To these indications, experts add that Columbus wrote numerous annotations and letters in Galician or that many of the names of places that were discovered on that expedition correspond to toponyms on the coast of Galicia.

"We are closer than ever," says Esteban, to refuting the rest of the theories that suggest that the discoverer of America could have been born in Genoa (Italy), Barcelona or Mallorca.

A fundamental step in this direction is being taken at two points in the province of Pontevedra, San Salvador (Poio) and Sobrán (Vilagarcía de Arousa).

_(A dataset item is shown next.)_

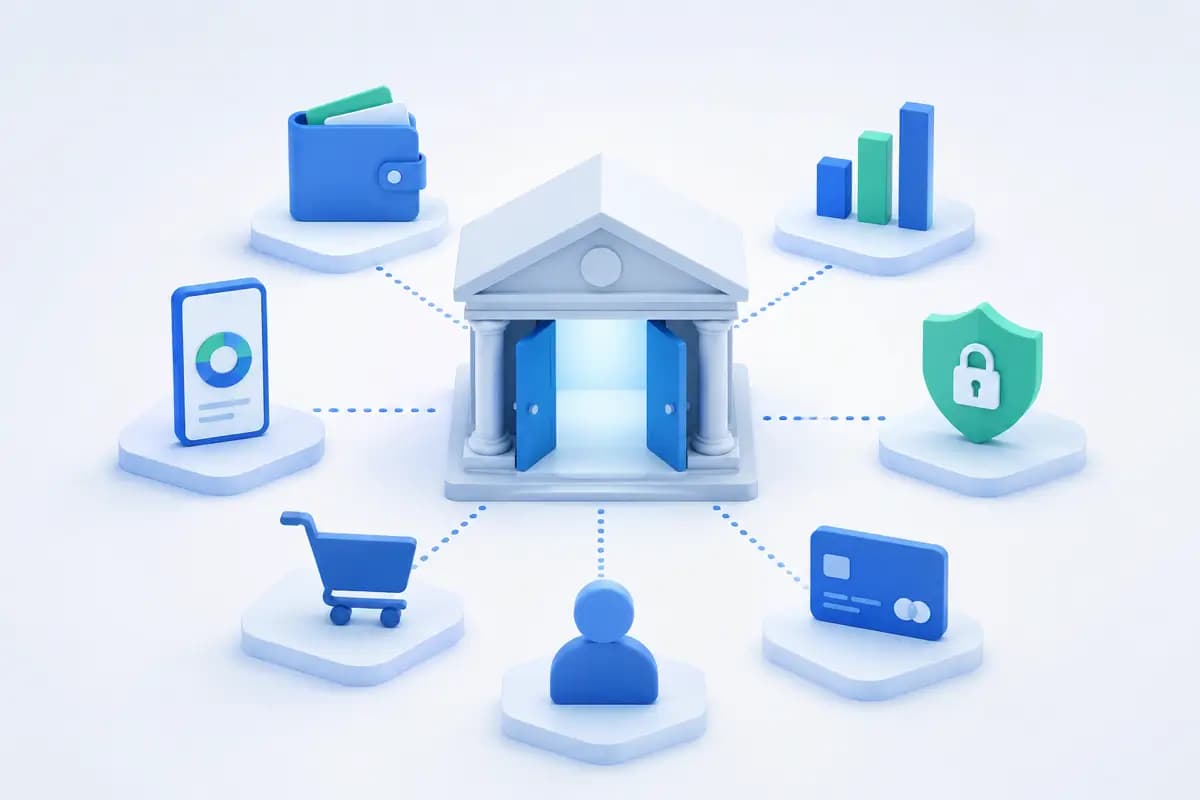 UK Payments Initiative Launches New Open Banking Scheme As TrueLayer Rolls Out Recurring Pay By Bank Payments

In both, the researchers look for DNA that can be compared with the remains of the discoverer, his son and his brother.

It is the final phase of an investigation that began twenty years ago by the Department of Legal and Forensic Medicine of the University of Granada, whose experts consider that this genetic analysis is the key to completing this puzzle.

In the old atrium of San Salvador de Poio, according to archaeologist Mateo Fontán, director of the excavation, an area of ​​about four square meters is being exhumed in which, according to previous studies, possible ancestors of the discoverer of America would be buried.

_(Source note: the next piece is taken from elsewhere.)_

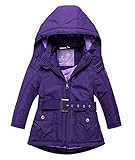 loveベビースイムパンツ おむつパンツ スイミングパンツ赤ちゃんパンツ尿漏れパンツ水泳オムツ水遊びパンツ水着おむつカバー布おむつ布ナプキン3点セット (YK03)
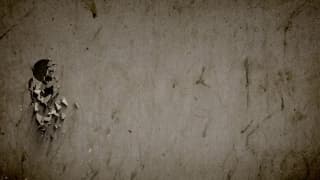 La rubia trans Jizelle Moore en una paja muy exhibicionista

"We are trying to extract bones that will serve to analyze the genetic samples that the Granada laboratory already has," explains the archaeologist, who advances that in the first days of work human remains have already appeared that will be "duly collated."

Some thirty kilometers from this point, in the church of San Martiño de Sobrán, in Vilagarcía, a funerary sarcophagus of the end of the XV century will be opened. Xohan Mariño de Soutomaior is buried there, a religious who, according to certain investigations, would be related to Colón.

And it is that, according to Antonio Castro, responsible for this second excavation, a "detour" in the line of investigation of the Galician Columbus maintains that the discoverer belonged to a family of nobles, the Soutomaior, "contemporaneous at the time of the discovery".

The tasks to find DNA remains, in any case, will not be easy, according to those responsible for this work, which will take place over the next two weeks.

The exhumations, although they are well documented, are done "by esteem" and in the open. In addition, the climatic conditions of Galicia and the fact that, at that time, the burials were rudimentary, complicate the search for genetic material.

"Hopefully this will serve to shed light once and for all on the origin of Columbus," says Regis Francisco López, director of the documentary "Colón ADN: su Verdadero Origen", which is documenting all the work that is being carried out in Galicia.

He assures that this is being an "important day" for the history of Galicia and Spain, understanding that "it is possible that the results obtained will clarify its origin".

Although for him, the "sturdiest" theory in which the birth of Columbus is located in Galician lands, he trusts that the bones found in these exhumations contain viable genetic material that, crossed with the DNA of Columbus and his direct relatives, "we give good news."